I think it's fair that he bought the gateway before being able to use it. My 3DSXL is on 9.2 and I bought my GW 1-2 months before 9.2 support was released. Impatience really does its job hehe


----------



## Rinth (Jan 25, 2015)

That package can be legit. The strange thing is that it's the packaging used for the very first batch of Gateway cards released well over a year ago. Maybe their cards have been sitting on shelves for that long?

Check the pins and try the card yourself.

I myself bought my Gateway in September 2013, and it came in a package like that back then. Now it's running perfectly fine on the latest firmware with the latest emunand.


----------



## Sliter (Jan 25, 2015)

LittleRod said:


> Did you read the details?


 
oh come on I would be happy if I cot one like this instead of this crappy R4 palstic and red GW there with a tape


----------



## wbsddgg (Jan 26, 2015)

it depends on the appearance of ur GW card.

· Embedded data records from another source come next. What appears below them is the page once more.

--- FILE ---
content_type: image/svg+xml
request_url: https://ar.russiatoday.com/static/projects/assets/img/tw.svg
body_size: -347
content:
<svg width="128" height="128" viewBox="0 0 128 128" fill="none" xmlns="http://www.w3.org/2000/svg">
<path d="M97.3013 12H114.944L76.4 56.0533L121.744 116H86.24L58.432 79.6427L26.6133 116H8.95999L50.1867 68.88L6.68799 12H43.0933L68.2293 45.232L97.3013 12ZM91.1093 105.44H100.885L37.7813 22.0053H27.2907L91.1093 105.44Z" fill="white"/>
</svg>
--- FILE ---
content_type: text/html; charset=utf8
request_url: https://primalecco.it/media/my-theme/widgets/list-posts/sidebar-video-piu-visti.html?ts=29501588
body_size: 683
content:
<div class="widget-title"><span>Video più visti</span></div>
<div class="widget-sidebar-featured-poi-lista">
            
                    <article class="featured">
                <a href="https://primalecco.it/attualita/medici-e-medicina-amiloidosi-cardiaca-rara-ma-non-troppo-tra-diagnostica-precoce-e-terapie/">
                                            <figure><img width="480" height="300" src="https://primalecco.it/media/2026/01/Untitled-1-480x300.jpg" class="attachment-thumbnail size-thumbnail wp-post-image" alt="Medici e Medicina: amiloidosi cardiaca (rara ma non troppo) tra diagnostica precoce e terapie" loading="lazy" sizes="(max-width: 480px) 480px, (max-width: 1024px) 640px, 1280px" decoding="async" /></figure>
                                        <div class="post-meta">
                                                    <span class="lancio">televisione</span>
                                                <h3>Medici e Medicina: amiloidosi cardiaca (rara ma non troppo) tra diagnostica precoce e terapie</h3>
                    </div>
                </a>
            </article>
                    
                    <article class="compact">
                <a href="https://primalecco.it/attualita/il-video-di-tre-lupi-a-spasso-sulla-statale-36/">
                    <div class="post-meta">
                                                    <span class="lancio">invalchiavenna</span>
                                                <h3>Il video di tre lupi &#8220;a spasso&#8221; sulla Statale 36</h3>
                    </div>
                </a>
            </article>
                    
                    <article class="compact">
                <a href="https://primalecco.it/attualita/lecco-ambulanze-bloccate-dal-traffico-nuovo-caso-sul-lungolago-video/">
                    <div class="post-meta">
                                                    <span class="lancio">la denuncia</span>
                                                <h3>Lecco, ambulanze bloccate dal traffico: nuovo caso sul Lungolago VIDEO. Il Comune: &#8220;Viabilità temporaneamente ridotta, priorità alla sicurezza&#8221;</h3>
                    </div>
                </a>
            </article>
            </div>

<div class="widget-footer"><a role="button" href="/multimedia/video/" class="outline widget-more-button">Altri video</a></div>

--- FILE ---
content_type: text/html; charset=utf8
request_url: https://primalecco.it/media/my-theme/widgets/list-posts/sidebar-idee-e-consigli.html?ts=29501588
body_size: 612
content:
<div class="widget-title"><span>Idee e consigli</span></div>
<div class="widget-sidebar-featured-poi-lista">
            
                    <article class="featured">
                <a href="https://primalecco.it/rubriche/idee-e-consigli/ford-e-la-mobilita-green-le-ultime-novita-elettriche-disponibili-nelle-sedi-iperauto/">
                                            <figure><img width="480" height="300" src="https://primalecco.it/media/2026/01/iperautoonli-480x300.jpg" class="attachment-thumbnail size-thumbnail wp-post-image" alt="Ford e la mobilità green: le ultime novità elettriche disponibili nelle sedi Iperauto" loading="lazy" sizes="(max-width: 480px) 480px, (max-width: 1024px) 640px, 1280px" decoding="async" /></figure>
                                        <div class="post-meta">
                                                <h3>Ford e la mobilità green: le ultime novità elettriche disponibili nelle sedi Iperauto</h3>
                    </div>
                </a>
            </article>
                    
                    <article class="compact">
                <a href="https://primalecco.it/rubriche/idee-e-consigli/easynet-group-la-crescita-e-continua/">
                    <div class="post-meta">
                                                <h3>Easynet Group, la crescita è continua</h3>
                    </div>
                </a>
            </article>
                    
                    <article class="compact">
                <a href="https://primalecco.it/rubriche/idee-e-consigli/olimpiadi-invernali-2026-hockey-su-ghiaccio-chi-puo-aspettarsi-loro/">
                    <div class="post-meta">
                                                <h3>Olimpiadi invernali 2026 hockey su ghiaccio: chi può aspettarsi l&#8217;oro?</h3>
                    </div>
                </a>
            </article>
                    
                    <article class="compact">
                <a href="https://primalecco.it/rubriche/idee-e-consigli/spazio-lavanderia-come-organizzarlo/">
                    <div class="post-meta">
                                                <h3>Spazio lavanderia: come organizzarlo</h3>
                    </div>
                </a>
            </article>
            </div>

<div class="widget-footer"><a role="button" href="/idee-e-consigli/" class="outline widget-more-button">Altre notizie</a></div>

if the figure looks low quality even poor

then the card is TRUE and COMFIRMED.


----------



## Apache Thunder (Jan 26, 2015)

iViperz said:


> I think it's fair that he bought the gateway before being able to use it. My 3DSXL is on 9.2 and I bought my GW 1-2 months before 9.2 support was released. Impatience really does its job hehe


 
Indeed. I bought mine about a week before the big 3.0 release. It arrived to me a mere 2 days before the release I think. 

I would have had it sooner, but given my income, I had to save up for it. Started saving for it the moment they announced 9.x support.


----------



## Ryukouki (Jan 26, 2015)

Apache Thunder said:


> Indeed. I bought mine about a week before the big 3.0 release. It arrived to me a mere 2 days before the release I think.
> 
> I would have had it sooner, but given my income, I had to save up for it. Started saving for it the moment they announced 9.x support.


 

I think you just got lucky, buying it from a user with good sales taste and impeccable timing. Gosh, that fellow who sold it to you is one nice fellow, taking a hit like that.


----------



## Apache Thunder (Jan 26, 2015)

Ryukouki said:


> I think you just got lucky, buying it from a user with good sales taste and impeccable timing. Gosh, that fellow who sold it to you is one nice fellow, taking a hit like that.


 
Not sure if that was sarcasm, but.....Definitely good sir! I was double lucky because the site I was going to buy it from in-case I had to save up more for another month appears to have closed up shop. They pulled their entire stock of flashcarts today. 

EDIT: Checked my PM history. Making a correction and I got it 3 days before the big release. Not 2.


----------



## Ryukouki (Jan 26, 2015)

Apache Thunder said:


> Not sure if that was sarcasm, but.....Definitely good sir! I was double lucky because the site I was going to buy it from in-case I had to save up more for another month appears to have closed up shop. They pulled their entire stock of flashcarts today.


 

It was kind of a "I don't really need this thing, I dunno why I bought it in the first place" kind of thing, but the discount was also useful because, you know, sometimes things sell better like that.


----------



## Apache Thunder (Jan 26, 2015)

Hey I definitely understand. Every now and then you see a cool gadget or toy and get buyer's remorse once you pay the money and see your account balance drop. 

In any case I definitely appreciate the opportunity I had to get it at the time I did. I definitely won't take that for granted.


----------



## idx13 (Jan 27, 2015)

Apache Thunder said:


> Hey I definitely understand. Every now and then you see a cool gadget or toy and get buyer's remorse once you pay the money and see your account balance drop.
> 
> In any case I definitely appreciate the opportunity I had to get it at the time I did. I definitely won't take that for granted.


 

Hey you're the sameguy that posted the QR code for Pokemon exploit right? I was staring at your avatar for like 18 hours while I went nuts with Pokemon last night.


----------